TO-DO LIST:
A – In the account of the Gray Ghost Riders flèche, what time did the ride begin?
B – Reproduce the passage of the Gray Ghost Riders flèche story between "Paul said our" and "foolishly believed him.", inclusive.
C – Carry on the Gray Ghost Riders flèche story from its last sentence.

TEXT SHOWN:
________
Today I was reading through some of my pre-blog randonneuring rides and came upon this story of the Gray Ghost Riders flèche from 2006. It was my second flèche, and one of my favorites.
Given that our club, the D.C. Randonneurs, just ran its 2014 flèche over the weekend, I thought this an ideal time to share the Gray Ghosts story. And by the way, congratulations to all the DCR flèche teams!
Friday evening the team of the Gray Ghost Riders (Steve A., Lynn H., Liz, Matt, Paul D., and me) gathered together at Cullers Lane in the Shenandoah Valley in preparation for the next day’s flèche journey.
We enjoyed a healthy dinner of spaghetti, homemade rolls from Lynn’s mom, and cheesecake. So far, this flèche was turning out pretty well.
After dinner, we noticed Steve looking through some maps. Steve, did you bring maps? Well, yes he had. Wow! Paul and I thought Steve was trying to be a star student and make us look like flunky randonneurs by his bringing maps.
Paul said our flèche strategy was “Right leg up, left leg down, left leg up, right leg down.” The team asked Matt, our team captain– if we were going to have a meeting before the ride. “Well, ok,” Matt said.
The only recollection I have of business discussed at this meeting was Matt saying, “If something happens to me, at least three of you have to finish the ride.” Well, that is a great way to inspire confidence in your team!
We also discussed that we would have 14 controls along the route, more than would fit on our brevet card. So in essence, the Gray Ghost Riders ended up riding with little brevet booklets. Matt assured us the ride would be flat, and we all foolishly believed him.
We turned in and I began to worry about falling asleep. “I need to fall asleep now,” I said to myself. “But what if I can’t fall asleep and I’m tired the next day? No, I must fall asleep!”
The more I worried about getting sleep the more nervous and farther away from sleep I got. Eventually, though, I somehow managed to drift off.
The ride began the next day at 6:38 a.m. Why exactly 6:38 a.m.? I don’t know. We all tumbled out of bed, got dressed, grabbed a bite to eat, and readied for departure.
As 6:35 arrived, we asked Matt if we could start, but because Matt was our captain and a very strict abider of randonneur law, he would not allow for it. We impatiently straddled our bikes for another three minutes, and then Matt gave the official word for takeoff.
As we departed, the air felt warm and fresh, and the moon was making a spectacular descent. It was a good start to our ride. We rode five miles down the road to our first control and my second cup of coffee. We were making progress now, ha ha!
We rode on, talking and enjoying the sunrise. I said we were off to win the flèche. The terrain was rolling and beautiful. The pink dogwood was out, as were many other flowers that I did not know.
________
EXCERPTED DATA:
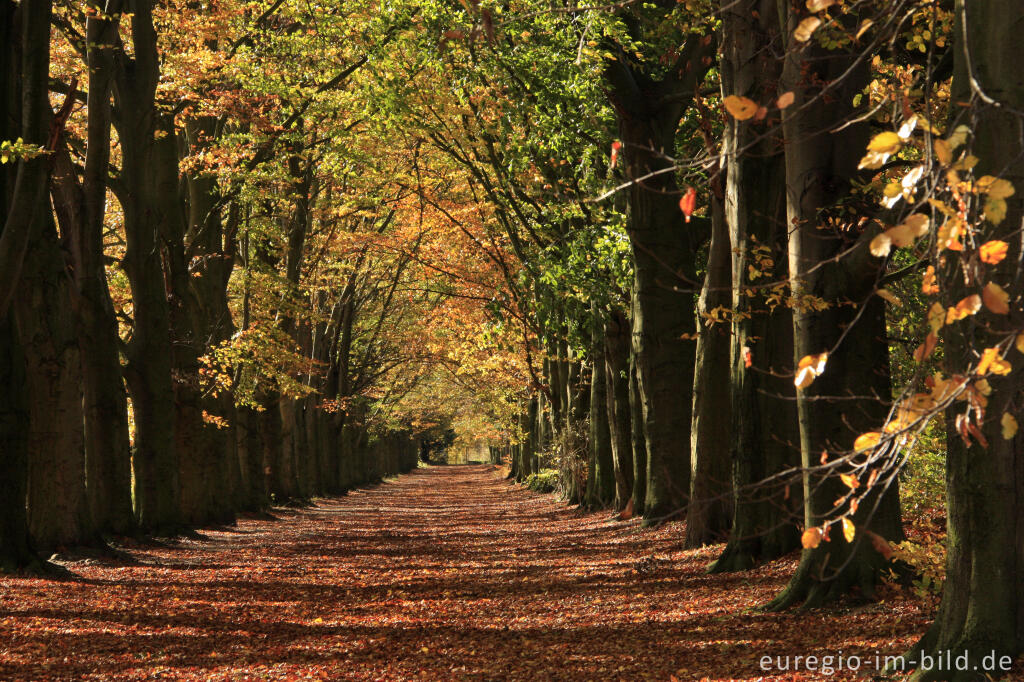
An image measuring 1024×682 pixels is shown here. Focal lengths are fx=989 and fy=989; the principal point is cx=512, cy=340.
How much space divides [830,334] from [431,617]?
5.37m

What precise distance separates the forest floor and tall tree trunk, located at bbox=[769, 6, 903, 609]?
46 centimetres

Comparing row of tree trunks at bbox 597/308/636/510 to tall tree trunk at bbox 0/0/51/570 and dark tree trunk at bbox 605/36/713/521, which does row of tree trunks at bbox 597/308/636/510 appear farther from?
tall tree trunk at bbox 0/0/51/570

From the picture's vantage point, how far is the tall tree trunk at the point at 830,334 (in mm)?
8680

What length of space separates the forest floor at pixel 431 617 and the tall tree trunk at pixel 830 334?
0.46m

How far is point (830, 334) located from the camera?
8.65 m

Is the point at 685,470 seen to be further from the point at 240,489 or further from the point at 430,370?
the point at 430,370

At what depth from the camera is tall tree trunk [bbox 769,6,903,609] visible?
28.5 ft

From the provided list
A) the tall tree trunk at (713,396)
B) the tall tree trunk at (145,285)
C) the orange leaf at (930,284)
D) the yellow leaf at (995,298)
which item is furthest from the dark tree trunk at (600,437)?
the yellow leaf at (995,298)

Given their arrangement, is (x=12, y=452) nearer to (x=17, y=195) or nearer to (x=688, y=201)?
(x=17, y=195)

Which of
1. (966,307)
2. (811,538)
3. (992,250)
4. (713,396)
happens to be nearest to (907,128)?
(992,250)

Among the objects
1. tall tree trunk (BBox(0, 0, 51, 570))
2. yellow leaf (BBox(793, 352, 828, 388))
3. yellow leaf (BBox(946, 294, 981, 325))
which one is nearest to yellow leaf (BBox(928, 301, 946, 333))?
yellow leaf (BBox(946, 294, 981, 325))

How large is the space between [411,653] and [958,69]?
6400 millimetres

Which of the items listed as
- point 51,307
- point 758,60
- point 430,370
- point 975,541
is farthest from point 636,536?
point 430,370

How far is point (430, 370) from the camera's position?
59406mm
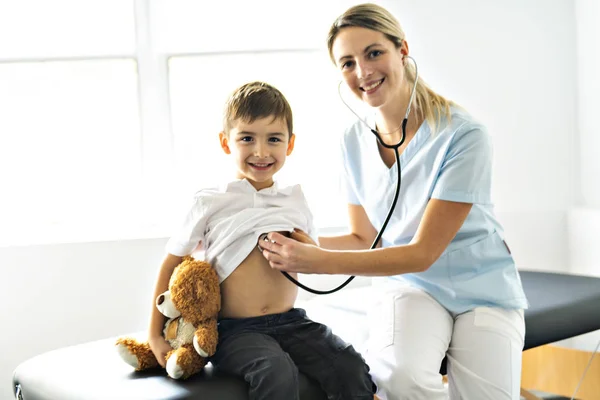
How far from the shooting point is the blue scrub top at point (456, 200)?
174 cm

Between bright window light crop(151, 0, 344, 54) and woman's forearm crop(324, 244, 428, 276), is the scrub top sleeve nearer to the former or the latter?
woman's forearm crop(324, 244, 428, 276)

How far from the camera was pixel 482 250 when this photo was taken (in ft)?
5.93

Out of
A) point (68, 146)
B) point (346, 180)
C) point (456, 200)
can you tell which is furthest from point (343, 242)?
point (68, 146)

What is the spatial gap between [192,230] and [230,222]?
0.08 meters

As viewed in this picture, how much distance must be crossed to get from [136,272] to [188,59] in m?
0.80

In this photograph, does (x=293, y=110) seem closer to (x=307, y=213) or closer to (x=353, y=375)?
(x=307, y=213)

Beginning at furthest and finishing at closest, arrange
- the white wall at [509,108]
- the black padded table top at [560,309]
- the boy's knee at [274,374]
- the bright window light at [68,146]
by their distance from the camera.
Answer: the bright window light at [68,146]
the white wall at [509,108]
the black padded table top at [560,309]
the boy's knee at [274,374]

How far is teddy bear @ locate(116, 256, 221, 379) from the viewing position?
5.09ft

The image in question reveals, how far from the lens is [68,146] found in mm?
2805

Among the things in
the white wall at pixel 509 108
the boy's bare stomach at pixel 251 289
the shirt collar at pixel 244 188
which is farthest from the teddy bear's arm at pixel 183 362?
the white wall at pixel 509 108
________
ANSWERS FOR THIS EXERCISE:
A – The ride began at 6:38 a.m.

B –
Paul said our flèche strategy was “Right leg up, left leg down, left leg up, right leg down.” The team asked Matt, our team captain– if we were going to have a meeting before the ride. “Well, ok,” Matt said.
The only recollection I have of business discussed at this meeting was Matt saying, “If something happens to me, at least three of you have to finish the ride.” Well, that is a great way to inspire confidence in your team!
We also discussed that we would have 14 controls along the route, more than would fit on our brevet card. So in essence, the Gray Ghost Riders ended up riding with little brevet booklets. Matt assured us the ride would be flat, and we all foolishly believed him.

C –
Liz kept asking Paul what kinds of flowers or plants we were passing, and Paul kept wowing us with his botanical expertise. He tried to tell Liz she was limited to asking the name of three plants on this ride, but she cheerfully ignored that.
We made our way past the second control, White Hall General Store, and rode on to the Blue Moon Café in Shepherdstown, West Virginia (mile 56) for some lunch.
As we were settling in, Dave B. rode up. And then a few minutes later, Jeff M. and Jeff H. arrived. It was great to meet up and dine with our cycling friends in the Blue Moon courtyard. Everything about the day seemed to have a festive feel.
Jeff H. asked me if I was riding the tandem by myself. But no, I was riding my beautiful Rivendell Romulus for this adventure. It was a nice change to ride my single bicycle on a long ride because the fit of my Romulus is so perfect, and it is reassuring to see that my bicycle will move along at a decent speed based solely on my own power.
Sometimes when I ride tandem with Ed I worry that I am not putting enough effort into the ride, or that Ed is pulling me along while I am just hanging out watching the scenery go by, so riding my single is a validating experience.
We rode on to our next control at Harper’s Ferry, mile 66. Guess who was there!! Our fellow brethren of the flèche, Team Carnivore– Chuck Wood and Crista Borras, Glenn Martin, Chris Mento, Keith Krombel, and Rudy Hewitt.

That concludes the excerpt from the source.